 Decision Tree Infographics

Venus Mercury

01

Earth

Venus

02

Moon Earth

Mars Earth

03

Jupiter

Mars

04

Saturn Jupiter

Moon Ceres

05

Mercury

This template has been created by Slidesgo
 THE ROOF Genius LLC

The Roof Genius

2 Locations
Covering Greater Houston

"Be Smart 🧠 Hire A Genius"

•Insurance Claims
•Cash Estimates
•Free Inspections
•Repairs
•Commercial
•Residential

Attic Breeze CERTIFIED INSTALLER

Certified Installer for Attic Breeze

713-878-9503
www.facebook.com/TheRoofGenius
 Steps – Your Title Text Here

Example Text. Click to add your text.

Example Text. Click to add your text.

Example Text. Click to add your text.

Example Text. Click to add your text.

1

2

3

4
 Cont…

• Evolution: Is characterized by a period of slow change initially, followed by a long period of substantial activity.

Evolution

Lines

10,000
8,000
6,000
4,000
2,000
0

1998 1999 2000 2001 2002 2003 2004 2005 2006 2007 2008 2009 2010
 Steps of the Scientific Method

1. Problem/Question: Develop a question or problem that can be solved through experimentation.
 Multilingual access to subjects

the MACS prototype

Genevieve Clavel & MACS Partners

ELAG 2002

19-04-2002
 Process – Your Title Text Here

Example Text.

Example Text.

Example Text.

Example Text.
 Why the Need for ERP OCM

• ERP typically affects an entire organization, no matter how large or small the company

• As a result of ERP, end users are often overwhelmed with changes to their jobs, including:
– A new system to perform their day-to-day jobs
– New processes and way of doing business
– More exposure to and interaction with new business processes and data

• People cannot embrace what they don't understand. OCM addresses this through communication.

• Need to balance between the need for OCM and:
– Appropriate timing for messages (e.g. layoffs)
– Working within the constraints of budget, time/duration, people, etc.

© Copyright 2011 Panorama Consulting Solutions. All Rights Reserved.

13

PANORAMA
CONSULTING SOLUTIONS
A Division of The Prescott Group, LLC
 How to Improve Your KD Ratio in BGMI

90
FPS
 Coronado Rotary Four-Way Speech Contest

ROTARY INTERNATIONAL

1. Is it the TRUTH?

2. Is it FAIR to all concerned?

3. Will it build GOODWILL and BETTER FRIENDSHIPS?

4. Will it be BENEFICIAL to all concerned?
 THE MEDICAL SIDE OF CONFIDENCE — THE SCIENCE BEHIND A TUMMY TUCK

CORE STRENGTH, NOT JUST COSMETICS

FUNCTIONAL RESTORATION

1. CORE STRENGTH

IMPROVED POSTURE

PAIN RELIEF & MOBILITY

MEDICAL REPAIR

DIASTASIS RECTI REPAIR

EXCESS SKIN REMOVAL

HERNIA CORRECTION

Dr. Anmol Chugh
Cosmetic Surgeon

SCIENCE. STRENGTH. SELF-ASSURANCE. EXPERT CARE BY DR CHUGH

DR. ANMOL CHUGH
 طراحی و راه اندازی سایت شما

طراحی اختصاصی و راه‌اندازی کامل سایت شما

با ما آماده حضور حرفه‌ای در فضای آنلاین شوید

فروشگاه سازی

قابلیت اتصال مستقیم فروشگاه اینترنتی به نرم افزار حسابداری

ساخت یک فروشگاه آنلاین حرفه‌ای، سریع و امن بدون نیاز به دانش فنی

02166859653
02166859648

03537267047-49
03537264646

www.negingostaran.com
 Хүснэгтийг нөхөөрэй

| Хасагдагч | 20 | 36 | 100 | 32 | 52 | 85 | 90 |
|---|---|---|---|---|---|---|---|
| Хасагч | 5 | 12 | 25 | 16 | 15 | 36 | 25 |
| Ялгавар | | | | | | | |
========
■ Task to carry out
Out of the records above, pull each line containing the word "Title".

■ Solution
 Steps – Your Title Text Here
 Process – Your Title Text Here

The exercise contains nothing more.